Vol AF447 Rio-Paris : les familles accusent Airbus et Air France

Par  - Mis à jour le 11 juillet 2012, à 16h42 - Publié le
Air France AF447
© louisvolant - Flickr - C.C

[ACTUALISÉ] - Les avocats des familles de victimes du vol AF447 ont pris connaissance du rapport final du BEA. Ils évoquent la responsabilité dans l'accident du constructeur aéronautique et de la compagnie aérienne.

Les familles des 228 victimes du vol Rio-Paris, abîmé en mer le 1er juin 2009, sont ressorties amères de la présentation à huis clos au palais de justice de Paris du rapport d'expertise judiciaire de 356 pages sur l'accident, le 10 juillet.

"Il n'y a pas de torts partagés, il y a une responsabilité qui apparaît de plus en plus énorme de l'avionneur, c'est-à-dire Airbus, et également d'Air France", a déclaré Me Alain Jakubowicz, avocat de l'association Entraide et solidarité AF447, suite à la présentation.

"Les quelques points qui pourraient incriminer l'équipage sont la conséquence de cela et non pas la cause", a-t-il estimé.

"Aujourd'hui, on passe un stade clair dans la procédure judiciaire", a estimé pour sa part un autre avocat, Me Sébastien Busy. "On vient nous expliquer clairement l'échelle des responsabilités et en première ligne la conception de l'appareil."

"Les pilotes sont face à un appareil atteint d'un accident vasculaire cérébral qui leur donnait des informations totalement contradictoires qu'ils n'arrivaient pas à analyser et traiter", a-t-il laissé entendre, tablant sur "un procès pénal dans les années à venir". Air France et Airbus ont été mis en examen pour homicide involontaire dans ce dossier en mars 2011.

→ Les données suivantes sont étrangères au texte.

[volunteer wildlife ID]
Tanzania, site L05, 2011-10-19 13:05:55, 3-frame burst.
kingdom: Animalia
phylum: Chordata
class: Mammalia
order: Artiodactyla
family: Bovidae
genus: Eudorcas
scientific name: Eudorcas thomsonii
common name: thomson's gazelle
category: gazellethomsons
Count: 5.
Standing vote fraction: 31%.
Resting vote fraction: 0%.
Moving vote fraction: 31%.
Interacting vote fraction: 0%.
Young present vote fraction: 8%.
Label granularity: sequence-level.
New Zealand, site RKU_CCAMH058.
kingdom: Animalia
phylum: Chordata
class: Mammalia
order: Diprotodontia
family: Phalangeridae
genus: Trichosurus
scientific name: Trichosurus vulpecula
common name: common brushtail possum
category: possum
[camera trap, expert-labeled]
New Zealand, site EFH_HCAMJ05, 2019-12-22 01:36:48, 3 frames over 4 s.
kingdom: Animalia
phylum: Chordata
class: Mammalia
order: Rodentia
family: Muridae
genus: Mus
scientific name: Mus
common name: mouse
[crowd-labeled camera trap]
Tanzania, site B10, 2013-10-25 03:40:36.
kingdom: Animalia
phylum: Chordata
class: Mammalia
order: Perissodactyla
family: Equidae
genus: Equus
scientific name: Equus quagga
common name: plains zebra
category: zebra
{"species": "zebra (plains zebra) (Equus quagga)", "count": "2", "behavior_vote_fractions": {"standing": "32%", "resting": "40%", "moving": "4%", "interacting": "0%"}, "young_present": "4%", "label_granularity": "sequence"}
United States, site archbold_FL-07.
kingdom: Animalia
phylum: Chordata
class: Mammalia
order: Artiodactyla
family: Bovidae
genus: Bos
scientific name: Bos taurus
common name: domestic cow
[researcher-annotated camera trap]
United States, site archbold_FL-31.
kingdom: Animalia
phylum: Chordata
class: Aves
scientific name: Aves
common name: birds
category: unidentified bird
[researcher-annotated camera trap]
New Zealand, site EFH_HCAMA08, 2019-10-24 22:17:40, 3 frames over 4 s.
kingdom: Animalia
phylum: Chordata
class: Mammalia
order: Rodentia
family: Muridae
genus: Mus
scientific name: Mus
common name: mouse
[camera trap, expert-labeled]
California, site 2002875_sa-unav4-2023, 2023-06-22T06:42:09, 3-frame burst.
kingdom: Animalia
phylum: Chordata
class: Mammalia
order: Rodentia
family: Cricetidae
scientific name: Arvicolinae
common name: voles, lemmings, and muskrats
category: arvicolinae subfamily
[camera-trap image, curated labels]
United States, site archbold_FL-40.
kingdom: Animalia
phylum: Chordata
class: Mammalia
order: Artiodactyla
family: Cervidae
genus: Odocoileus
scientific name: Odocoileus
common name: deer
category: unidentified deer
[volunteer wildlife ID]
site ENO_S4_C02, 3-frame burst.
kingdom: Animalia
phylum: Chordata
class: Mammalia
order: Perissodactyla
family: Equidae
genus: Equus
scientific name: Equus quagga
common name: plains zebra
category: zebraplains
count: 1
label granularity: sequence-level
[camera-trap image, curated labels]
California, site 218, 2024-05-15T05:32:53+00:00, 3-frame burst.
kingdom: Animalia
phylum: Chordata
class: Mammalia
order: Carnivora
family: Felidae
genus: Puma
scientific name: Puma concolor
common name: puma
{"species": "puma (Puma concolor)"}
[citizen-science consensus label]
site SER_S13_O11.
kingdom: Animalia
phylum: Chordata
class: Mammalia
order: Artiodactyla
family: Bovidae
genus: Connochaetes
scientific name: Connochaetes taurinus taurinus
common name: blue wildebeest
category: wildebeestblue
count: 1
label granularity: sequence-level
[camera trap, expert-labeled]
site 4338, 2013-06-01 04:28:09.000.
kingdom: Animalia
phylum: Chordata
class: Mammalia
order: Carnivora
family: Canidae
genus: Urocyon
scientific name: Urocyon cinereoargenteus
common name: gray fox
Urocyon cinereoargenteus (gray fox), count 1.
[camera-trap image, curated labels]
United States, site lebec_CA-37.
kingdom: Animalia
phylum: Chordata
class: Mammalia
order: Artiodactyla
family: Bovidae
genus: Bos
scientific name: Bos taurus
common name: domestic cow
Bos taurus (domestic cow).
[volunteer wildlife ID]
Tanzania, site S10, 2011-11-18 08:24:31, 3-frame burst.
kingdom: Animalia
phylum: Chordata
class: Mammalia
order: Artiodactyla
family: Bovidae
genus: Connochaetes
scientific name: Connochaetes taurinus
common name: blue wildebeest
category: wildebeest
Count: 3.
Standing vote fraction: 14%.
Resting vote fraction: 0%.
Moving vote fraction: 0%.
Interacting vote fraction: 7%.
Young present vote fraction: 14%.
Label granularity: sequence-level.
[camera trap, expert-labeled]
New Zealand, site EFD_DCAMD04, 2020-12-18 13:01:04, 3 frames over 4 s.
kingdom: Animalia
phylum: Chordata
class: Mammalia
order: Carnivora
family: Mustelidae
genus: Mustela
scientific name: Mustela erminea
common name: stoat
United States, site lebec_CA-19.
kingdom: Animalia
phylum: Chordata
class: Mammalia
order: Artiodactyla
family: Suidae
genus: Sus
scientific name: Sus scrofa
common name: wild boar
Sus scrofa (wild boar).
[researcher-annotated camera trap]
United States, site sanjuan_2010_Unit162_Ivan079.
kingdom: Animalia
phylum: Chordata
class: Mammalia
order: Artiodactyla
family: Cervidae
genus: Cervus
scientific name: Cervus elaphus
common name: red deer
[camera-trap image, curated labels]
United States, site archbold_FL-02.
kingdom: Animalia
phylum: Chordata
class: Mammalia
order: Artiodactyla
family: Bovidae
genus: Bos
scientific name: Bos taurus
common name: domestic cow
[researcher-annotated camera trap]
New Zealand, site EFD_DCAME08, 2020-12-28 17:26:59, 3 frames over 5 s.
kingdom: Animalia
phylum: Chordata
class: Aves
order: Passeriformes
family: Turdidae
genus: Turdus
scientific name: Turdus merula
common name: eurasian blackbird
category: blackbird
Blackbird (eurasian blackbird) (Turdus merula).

Sur les causes de la catastrophe, les conclusions du rapport judiciaire détaillent une conjonction de facteurs : des défaillances techniques, des procédures inadaptées, des erreurs humaines et une météo houleuse. Sont évoqués une perte de données due au givrage des sondes Pitot, une procédure inadaptée dans ce cas, mais également une absence de réaction appropriée de l'équipage ou encore un manque de suivi des incidents depuis 2004.

Les familles ont également entendu les conclusions du rapport d'expertise médico-légale. "Les experts considèrent qu'il n'y a pas eu de prise de conscience des victimes", a dit Me Jakubowicz. "Ils sont morts sur le coup, pour l'immense majorité, sinon la totalité, sans avoir conscience de ce qui était en train de se produire. Il n'y a pas eu de panique comme malheureusement on le voit dans certains scénarios de films hollywoodiens."

"Par exemple, l'intensité de la lumière n'a pas diminué -on sait que le noir est anxiogène- personne n'a crié, il n'y a pas eu de cris, de panique et la réponse à ces questions par les experts judiciaires est très importante", a-t-il conclu.

Airbus insiste sur les erreurs de pilotage

Le constructeur aéronautique s'est défendu mercredi contre les critiques des avocats de familles en mettant en avant des erreurs de pilotage. Selon l'avionneur, avant même le givrage des sondes de vitesse Pitot, élément retenu comme déclencheur de l'accident, "la trajectoire choisie par les pilotes était contestable".

L'avionneur rappelle en outre que "la perte des vitesses aurait dû conduire les pilotes à appliquer la procédure sur les vitesses douteuses, qui se traduit notamment pas la déconnexion du directeur de vol".